DOMINICAN REPUBLIC:  "Shadows Nothing More"


Independent, conservative and third ranked El Caribe stated (8/4):  "A military occupation and attack against Iraq will certainly affect the flow of oil to Europe and Japan and destabilize the internal politics in Saudi Arabia and other Persian Gulf and Middle Eastern countries....  The control of oil in the Persian Gulf is indispensible for the U.S. position in the world, even when the quantity of oil is minimum that it purchases from the Middle Eastern countries compared to those of Japan and Europe.  In other words:  the U.S. wants to ensure it can defend that state of Israel better, and above all, obtain oil at a reasonable price (US$6/barrel) even when this operation implies the opportune disappearance of OPEC."


CHILE:  "Scandal in the White House II."


Leading-circulation, popular Santiago daily La Tercera wrote (7/29):  "... Eleven months after the attack on the Twin Towers, President Bush is still focusing on the fight against terrorism....  It looks like the President is trying to take attention away from the paltry economic figures, a series of financial scandals, and a slippery (path to) economic revival....  The President and his advisors should learn from the experience of George Bush, Sr.  Not even the feeling of victory and 90 percent approval at the end of the end of the war with Iraq in 1991 could hide the economic stagnation that cost him reelection....  Bush Sr. learned that those tactics are not merely ineffective, they also have a high cost in human lives."


BRAZIL:  "Political Myopia"


Liberal Folha de S. Paulo editorialized (7/31):  "The White House continues to send signs that it may launch a military campaign against Iraq to overthrow President Saddam Hussein. It is a reckless venture that the world must reject. No one doubts that Saddam Hussein is one of the world's worst tyrants....  [But] the Gulf War ended 11 years ago...and nothing serious has emerged to justify a resumption of the war....  An attack against Iraq now would only have disastrous effects. The main victim would be the Iraqi people....  The war would also provoke Muslim nations' wrath against the U.S. The governments of moderate Arab nations supporting Bush might face problems....  A war against Iraq is the last thing that the world, already in recession, needs....  Only political myopia could explain a move against Iraq now."


PERU:   “Iraq-U.S.: Respect For One Another.” 
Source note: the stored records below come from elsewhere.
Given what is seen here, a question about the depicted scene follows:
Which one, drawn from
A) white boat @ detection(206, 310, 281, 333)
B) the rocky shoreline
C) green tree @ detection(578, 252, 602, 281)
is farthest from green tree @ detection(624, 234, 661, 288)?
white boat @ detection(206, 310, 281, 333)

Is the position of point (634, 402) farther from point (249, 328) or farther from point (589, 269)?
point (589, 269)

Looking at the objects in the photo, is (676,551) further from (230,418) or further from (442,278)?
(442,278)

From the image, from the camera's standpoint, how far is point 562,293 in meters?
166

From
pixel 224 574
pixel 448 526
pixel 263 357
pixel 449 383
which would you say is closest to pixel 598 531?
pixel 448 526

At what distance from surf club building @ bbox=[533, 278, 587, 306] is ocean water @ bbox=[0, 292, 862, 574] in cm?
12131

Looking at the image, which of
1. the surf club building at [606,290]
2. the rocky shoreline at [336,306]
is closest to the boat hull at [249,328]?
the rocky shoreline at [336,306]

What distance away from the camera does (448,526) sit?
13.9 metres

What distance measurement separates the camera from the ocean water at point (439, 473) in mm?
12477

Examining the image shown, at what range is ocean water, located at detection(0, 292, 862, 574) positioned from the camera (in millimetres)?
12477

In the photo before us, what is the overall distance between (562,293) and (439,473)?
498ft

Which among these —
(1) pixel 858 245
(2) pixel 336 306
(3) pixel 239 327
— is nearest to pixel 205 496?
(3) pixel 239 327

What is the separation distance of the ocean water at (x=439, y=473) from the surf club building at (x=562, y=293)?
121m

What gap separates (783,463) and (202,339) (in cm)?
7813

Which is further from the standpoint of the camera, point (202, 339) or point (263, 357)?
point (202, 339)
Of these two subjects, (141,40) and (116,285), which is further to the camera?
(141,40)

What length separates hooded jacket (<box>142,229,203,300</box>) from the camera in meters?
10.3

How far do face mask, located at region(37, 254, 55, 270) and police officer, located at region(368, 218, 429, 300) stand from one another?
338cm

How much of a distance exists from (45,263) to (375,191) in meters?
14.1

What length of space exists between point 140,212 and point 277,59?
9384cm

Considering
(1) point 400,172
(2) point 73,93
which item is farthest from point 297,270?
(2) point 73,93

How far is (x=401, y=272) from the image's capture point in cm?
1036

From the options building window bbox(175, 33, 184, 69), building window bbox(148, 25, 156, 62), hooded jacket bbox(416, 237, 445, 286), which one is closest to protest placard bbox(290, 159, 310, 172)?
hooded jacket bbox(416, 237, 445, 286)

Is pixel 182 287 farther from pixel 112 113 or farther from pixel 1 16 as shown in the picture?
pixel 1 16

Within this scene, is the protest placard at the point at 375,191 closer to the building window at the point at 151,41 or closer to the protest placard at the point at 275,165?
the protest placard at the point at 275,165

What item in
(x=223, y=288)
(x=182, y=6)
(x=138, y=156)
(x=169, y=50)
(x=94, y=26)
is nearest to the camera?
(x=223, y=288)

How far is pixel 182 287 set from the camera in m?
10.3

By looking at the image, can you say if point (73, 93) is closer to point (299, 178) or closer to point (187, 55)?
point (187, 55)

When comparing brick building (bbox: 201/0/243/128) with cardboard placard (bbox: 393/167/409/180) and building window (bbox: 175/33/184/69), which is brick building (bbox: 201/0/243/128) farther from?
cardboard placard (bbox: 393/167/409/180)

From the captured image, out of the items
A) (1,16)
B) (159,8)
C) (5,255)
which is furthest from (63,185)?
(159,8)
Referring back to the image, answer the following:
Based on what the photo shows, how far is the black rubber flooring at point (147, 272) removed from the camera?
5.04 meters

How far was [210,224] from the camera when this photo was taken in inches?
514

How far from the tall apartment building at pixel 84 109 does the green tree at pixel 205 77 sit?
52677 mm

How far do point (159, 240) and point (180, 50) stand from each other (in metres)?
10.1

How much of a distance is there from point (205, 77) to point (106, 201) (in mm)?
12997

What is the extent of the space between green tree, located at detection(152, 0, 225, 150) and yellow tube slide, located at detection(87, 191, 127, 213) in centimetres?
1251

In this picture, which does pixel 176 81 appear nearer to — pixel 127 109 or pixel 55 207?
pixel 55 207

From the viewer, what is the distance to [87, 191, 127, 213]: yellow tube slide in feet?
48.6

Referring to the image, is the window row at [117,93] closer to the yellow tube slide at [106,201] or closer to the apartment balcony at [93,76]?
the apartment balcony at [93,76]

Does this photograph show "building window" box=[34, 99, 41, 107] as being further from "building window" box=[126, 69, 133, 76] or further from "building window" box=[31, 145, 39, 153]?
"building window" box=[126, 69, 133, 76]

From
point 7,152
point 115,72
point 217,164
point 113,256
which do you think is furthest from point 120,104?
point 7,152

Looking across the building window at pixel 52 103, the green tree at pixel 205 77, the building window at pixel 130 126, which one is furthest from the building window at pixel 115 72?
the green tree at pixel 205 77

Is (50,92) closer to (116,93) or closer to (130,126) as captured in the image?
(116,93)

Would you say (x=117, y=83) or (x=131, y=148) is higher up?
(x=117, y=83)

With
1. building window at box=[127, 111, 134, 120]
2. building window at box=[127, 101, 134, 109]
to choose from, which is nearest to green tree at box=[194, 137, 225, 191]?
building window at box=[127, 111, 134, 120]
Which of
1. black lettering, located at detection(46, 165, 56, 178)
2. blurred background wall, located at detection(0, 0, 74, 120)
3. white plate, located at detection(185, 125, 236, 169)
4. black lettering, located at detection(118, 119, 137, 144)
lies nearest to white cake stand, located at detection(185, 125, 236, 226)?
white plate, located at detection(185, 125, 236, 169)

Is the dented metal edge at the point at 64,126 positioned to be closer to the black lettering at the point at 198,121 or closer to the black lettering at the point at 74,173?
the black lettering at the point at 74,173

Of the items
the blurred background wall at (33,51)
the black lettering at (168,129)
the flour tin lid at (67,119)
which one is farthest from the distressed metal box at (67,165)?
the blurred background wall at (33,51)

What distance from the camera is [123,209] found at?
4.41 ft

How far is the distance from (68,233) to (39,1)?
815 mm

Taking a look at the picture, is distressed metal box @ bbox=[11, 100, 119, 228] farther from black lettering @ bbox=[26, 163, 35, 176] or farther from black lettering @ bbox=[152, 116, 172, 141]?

Flagship, conservative daily El Comercio headlined (7/14):  "The foreign policy of any country, even if it is the world’s superpower, should not permit it to take arbitrary decisions which may affect another country, no matter how inappropriate the actions of the latter’s leaders are.  This is a principle of international coexistence that has been questioned by U.S. president George Bush when he said that the U.S. 'will use every possible means to…overthrow Saddam Hussein.'  We agree in the substance, but not in the form....  This...not only makes the U.S. lose prestige, but also...encourages people…to…take Hussein's side....  The U.S...must explain its claims to the international community...through the UN and its Security Council… This is where legitimate and concerted decisions should be taken to stop the threat…posed by Hussein…  We can neither accept Hussein's…rejection of…the UN arms inspectors nor the U.S. decision to oust him on its own....  This would be an extremely dangerous attitude to take, which would establish a negative precedent for international coexistence.”